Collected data
=== Section Start ===

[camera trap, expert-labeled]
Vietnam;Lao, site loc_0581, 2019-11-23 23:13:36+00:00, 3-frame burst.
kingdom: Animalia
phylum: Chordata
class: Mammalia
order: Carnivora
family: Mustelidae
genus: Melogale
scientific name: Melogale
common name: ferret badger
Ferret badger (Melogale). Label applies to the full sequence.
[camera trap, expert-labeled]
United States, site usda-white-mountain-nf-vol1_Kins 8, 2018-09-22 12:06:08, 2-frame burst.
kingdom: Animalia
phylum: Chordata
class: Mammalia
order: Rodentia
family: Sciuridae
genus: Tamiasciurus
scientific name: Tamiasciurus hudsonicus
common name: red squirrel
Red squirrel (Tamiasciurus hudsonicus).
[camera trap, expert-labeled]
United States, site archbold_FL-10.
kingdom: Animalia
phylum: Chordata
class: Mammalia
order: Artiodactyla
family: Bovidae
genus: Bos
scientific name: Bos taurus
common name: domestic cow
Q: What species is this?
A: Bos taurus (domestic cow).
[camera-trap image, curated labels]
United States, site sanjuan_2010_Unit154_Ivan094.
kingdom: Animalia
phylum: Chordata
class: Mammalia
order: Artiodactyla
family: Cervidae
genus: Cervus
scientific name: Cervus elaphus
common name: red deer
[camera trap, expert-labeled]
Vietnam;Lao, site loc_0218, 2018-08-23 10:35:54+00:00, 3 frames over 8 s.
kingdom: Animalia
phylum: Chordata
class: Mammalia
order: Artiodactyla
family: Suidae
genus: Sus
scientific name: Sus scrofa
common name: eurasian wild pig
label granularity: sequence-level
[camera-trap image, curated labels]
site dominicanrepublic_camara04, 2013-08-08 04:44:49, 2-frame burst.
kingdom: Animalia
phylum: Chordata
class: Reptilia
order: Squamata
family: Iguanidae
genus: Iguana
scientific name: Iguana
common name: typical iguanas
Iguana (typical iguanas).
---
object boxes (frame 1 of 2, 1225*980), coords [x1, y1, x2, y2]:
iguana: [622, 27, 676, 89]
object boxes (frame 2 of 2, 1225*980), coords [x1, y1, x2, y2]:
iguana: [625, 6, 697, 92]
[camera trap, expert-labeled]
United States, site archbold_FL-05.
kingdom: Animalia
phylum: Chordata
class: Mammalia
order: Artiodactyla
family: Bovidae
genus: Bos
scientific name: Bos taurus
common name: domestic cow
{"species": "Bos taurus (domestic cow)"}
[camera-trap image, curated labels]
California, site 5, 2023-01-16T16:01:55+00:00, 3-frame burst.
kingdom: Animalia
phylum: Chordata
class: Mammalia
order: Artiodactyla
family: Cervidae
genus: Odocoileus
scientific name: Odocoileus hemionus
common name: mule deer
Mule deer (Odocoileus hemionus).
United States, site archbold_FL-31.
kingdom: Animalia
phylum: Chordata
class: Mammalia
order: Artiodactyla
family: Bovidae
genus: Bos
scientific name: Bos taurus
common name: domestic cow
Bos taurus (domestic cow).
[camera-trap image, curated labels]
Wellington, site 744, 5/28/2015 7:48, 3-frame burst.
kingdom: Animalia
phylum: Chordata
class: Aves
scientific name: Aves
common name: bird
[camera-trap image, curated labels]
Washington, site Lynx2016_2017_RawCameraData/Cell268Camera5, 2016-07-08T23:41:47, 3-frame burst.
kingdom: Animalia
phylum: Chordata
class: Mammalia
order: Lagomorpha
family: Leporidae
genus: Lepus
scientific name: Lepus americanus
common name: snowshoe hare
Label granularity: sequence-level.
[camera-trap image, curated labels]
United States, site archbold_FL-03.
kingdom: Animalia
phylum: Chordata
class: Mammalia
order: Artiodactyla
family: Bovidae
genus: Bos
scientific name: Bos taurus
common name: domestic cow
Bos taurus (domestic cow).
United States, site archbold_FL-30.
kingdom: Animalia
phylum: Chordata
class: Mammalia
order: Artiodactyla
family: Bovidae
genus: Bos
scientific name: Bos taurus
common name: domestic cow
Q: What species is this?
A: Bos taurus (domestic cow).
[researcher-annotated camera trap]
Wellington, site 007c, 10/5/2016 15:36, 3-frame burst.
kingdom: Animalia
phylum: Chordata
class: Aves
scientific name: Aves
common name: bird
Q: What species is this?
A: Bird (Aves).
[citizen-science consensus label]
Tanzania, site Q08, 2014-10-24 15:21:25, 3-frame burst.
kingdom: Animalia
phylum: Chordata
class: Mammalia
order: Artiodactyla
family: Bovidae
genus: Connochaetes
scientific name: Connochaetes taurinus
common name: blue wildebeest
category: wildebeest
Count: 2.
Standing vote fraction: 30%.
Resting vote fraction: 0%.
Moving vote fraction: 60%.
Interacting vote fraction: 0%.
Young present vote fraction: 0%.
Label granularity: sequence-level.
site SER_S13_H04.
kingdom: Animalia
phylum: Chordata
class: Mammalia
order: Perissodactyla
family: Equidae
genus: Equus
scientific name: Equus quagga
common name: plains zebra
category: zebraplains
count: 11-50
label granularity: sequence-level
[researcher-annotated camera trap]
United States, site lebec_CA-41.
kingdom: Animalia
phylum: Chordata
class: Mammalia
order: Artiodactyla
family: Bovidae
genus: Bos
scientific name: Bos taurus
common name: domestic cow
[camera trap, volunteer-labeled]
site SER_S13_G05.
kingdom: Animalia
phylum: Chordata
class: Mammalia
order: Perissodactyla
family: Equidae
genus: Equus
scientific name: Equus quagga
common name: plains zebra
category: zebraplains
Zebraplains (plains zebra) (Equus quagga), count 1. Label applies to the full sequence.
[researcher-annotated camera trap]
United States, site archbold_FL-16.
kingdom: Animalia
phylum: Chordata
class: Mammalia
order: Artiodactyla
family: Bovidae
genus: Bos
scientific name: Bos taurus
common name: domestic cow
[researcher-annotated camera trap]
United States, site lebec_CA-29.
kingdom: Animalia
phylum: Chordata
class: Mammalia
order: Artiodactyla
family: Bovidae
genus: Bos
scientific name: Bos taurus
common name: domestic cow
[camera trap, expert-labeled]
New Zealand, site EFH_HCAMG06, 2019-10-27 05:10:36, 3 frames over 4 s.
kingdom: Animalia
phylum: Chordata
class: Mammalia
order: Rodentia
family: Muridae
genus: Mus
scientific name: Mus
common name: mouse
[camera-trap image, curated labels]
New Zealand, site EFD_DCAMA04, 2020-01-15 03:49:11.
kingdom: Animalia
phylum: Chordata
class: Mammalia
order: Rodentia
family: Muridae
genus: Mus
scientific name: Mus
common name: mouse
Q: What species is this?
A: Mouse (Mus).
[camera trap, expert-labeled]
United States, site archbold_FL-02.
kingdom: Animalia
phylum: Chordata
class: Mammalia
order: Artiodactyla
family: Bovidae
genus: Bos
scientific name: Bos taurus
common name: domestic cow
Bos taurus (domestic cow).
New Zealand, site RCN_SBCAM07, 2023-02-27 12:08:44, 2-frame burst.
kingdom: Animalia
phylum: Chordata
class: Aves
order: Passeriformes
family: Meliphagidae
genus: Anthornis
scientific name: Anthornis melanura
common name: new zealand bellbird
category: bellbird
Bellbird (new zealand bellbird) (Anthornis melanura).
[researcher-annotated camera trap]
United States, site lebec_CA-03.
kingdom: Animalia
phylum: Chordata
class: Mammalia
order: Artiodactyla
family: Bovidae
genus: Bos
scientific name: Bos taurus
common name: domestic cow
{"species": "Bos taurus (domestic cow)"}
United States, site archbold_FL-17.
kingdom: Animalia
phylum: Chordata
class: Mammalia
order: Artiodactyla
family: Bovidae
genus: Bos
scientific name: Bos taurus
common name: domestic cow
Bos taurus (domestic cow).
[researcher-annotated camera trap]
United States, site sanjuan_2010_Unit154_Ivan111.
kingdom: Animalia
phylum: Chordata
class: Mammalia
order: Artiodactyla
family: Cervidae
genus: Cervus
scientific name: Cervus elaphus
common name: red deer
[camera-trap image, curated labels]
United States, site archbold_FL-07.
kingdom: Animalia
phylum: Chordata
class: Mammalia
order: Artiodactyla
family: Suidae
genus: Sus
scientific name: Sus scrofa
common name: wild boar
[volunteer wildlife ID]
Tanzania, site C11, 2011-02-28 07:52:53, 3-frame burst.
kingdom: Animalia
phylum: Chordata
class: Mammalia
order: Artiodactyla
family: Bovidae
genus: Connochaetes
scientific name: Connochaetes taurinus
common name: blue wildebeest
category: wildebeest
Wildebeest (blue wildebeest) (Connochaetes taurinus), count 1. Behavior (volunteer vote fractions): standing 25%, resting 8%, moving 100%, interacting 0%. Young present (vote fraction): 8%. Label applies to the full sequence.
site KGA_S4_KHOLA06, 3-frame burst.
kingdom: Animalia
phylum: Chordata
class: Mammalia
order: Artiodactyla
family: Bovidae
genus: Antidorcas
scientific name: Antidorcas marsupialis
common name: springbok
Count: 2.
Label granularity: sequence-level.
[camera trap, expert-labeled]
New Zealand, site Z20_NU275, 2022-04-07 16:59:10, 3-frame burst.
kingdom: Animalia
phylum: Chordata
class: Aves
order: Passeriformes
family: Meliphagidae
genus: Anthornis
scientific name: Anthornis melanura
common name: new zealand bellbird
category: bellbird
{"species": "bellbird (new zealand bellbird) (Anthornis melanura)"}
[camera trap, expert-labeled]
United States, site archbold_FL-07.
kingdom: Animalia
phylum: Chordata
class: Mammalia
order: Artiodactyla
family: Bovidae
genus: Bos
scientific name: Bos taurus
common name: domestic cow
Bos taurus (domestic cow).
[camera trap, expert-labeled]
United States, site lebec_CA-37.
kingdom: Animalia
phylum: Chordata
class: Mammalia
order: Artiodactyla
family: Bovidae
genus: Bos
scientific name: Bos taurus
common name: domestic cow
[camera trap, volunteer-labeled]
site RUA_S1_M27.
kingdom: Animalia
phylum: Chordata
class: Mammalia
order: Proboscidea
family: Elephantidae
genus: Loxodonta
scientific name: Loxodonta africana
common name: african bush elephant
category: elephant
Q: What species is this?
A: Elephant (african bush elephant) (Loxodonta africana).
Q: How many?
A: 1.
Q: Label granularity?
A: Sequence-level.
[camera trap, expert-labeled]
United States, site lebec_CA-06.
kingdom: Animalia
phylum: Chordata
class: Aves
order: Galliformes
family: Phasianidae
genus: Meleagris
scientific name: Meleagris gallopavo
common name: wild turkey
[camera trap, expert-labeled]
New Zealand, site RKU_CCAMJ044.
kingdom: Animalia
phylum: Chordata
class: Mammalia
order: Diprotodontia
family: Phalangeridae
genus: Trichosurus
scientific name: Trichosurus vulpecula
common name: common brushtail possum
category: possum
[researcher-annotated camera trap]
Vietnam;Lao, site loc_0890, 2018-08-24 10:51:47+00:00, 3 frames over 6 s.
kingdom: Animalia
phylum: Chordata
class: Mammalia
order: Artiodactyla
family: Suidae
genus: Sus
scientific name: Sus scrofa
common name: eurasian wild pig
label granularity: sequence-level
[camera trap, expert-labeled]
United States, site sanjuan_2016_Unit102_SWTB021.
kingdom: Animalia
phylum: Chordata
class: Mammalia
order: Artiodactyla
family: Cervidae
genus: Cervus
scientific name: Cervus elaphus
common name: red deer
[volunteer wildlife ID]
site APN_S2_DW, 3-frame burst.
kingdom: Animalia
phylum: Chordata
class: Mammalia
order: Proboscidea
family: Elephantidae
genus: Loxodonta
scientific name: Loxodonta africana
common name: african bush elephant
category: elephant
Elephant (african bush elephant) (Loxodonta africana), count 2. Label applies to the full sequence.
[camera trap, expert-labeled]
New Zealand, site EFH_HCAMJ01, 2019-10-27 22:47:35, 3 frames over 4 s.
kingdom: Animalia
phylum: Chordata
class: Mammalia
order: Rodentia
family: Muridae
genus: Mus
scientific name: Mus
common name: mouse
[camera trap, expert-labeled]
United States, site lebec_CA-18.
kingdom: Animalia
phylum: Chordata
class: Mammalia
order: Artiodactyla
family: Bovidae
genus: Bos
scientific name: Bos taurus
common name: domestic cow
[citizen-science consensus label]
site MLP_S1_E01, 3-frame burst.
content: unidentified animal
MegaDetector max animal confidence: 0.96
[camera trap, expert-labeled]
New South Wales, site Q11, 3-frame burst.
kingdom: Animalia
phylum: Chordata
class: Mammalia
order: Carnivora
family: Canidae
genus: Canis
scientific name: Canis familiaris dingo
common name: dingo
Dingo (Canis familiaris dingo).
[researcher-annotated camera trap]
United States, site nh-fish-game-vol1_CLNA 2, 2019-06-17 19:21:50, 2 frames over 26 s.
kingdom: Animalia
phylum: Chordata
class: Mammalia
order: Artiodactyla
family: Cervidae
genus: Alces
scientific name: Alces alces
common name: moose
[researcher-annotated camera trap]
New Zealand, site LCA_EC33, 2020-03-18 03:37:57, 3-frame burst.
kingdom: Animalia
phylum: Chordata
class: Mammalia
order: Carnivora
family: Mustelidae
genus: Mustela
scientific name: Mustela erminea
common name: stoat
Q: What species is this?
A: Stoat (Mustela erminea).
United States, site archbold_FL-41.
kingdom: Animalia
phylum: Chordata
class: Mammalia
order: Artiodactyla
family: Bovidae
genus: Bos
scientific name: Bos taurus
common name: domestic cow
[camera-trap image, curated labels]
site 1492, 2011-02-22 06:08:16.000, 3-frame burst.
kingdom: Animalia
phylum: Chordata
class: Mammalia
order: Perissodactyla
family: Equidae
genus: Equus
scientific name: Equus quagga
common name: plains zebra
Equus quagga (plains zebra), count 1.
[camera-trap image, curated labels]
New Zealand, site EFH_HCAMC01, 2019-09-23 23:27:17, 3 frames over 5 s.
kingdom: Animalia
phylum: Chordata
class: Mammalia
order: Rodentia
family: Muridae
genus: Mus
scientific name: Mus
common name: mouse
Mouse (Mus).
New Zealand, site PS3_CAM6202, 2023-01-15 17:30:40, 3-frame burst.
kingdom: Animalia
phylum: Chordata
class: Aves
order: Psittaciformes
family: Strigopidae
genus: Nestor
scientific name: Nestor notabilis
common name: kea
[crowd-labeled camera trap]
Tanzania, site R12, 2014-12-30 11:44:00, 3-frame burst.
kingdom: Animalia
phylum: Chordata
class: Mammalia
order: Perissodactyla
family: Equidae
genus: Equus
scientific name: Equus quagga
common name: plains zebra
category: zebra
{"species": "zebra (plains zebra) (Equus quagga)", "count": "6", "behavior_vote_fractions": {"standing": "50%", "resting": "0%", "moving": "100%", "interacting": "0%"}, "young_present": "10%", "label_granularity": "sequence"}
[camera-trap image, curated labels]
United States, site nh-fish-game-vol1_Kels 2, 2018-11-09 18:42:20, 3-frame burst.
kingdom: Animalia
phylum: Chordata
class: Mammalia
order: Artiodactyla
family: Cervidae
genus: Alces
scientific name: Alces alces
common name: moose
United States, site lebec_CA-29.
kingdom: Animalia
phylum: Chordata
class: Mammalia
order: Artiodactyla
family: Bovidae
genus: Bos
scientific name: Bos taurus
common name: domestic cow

=== Section End ===

WHAT TO DO: Using the data above, reproduce exactly the lines between those holding "family: Iguanidae" and "scientific name: Odocoileus hemionus", inclusive, and no others.

THE COMPLETED TASK:
family: Iguanidae
genus: Iguana
scientific name: Iguana
common name: typical iguanas
Iguana (typical iguanas).
---
object boxes (frame 1 of 2, 1225*980), coords [x1, y1, x2, y2]:
iguana: [622, 27, 676, 89]
object boxes (frame 2 of 2, 1225*980), coords [x1, y1, x2, y2]:
iguana: [625, 6, 697, 92]
[camera trap, expert-labeled]
United States, site archbold_FL-05.
kingdom: Animalia
phylum: Chordata
class: Mammalia
order: Artiodactyla
family: Bovidae
genus: Bos
scientific name: Bos taurus
common name: domestic cow
{"species": "Bos taurus (domestic cow)"}
[camera-trap image, curated labels]
California, site 5, 2023-01-16T16:01:55+00:00, 3-frame burst.
kingdom: Animalia
phylum: Chordata
class: Mammalia
order: Artiodactyla
family: Cervidae
genus: Odocoileus
scientific name: Odocoileus hemionus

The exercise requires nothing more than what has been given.